Omlin i suoi colleghi hanno detto che le preferenze gastronomiche della tilapia per le larve di zanzara si conoscevano da molto tempo, fin dal 1917, e dichiarano che: “Per quanto ne sappiamo non è stata pubblicata nessuna ricerca sull’uso della tilapia per il controllo delle zanzare”.

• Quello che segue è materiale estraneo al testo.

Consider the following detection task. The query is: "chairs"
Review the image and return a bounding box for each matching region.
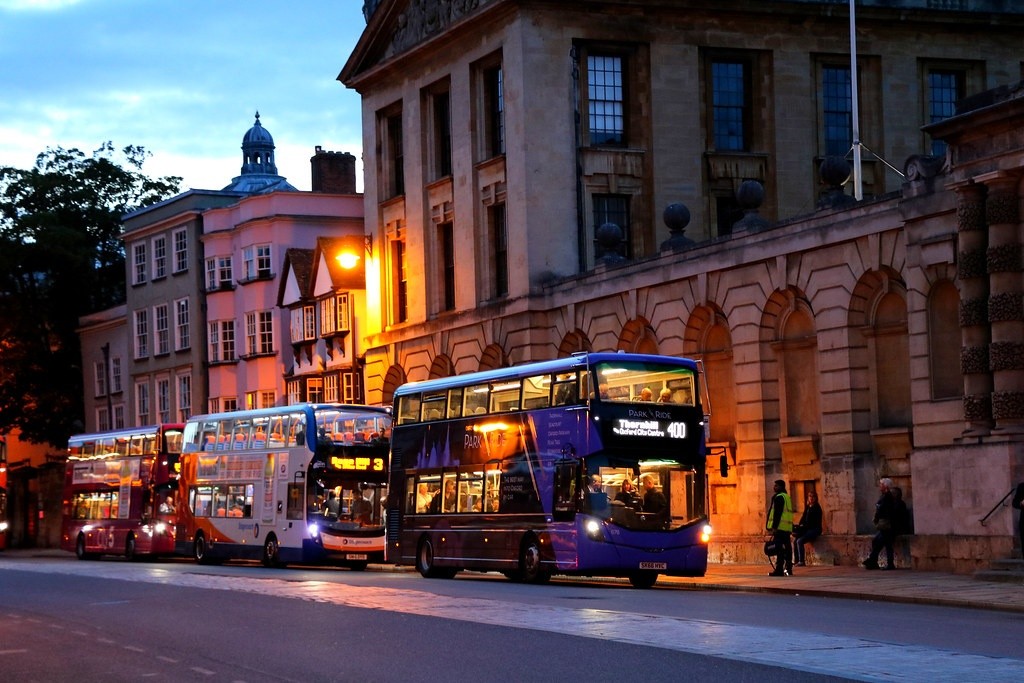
[428,408,441,420]
[449,405,486,417]
[201,433,380,451]
[216,507,243,517]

La diminuzione delle larve di zanzare grazie alla tilapia è notevole, sostiene Peter Atkinson, un entomologo dell’Università della California a Riverside (USA), esperto di vettori della malaria. Tuttavia aggiunge che “il controllo delle zanzare attraverso l’introduzione di pesci predatori è da considerarsi un’azione complementare” ad altri approcci come i pesticidi, la bonifica delle pozze stagnanti ed eventualmente l’introduzione di organismi geneticamente modificati che impediscano la riproduzione delle zanzare. È anche importante, continua Atkinson, tenere conto dell’impatto ecologico dell’introduzione di un pesce in un nuovo habitat.

Inoltre, molte zanzare portatrici di malaria in Africa hanno una predilezione per le piccole pozzanghere fangose, come quelle prodotte dalle impronte, sostiene Clive Shiff della Johns Hopkins Bloomberg School of Health di Baltimore (Maryland, USA). Questo siginifica che l’introduzione di pesci nei bacini non porti effettivamente all’eliminazione dell’ambiente di riproduzione delle zanzare più pericoloso.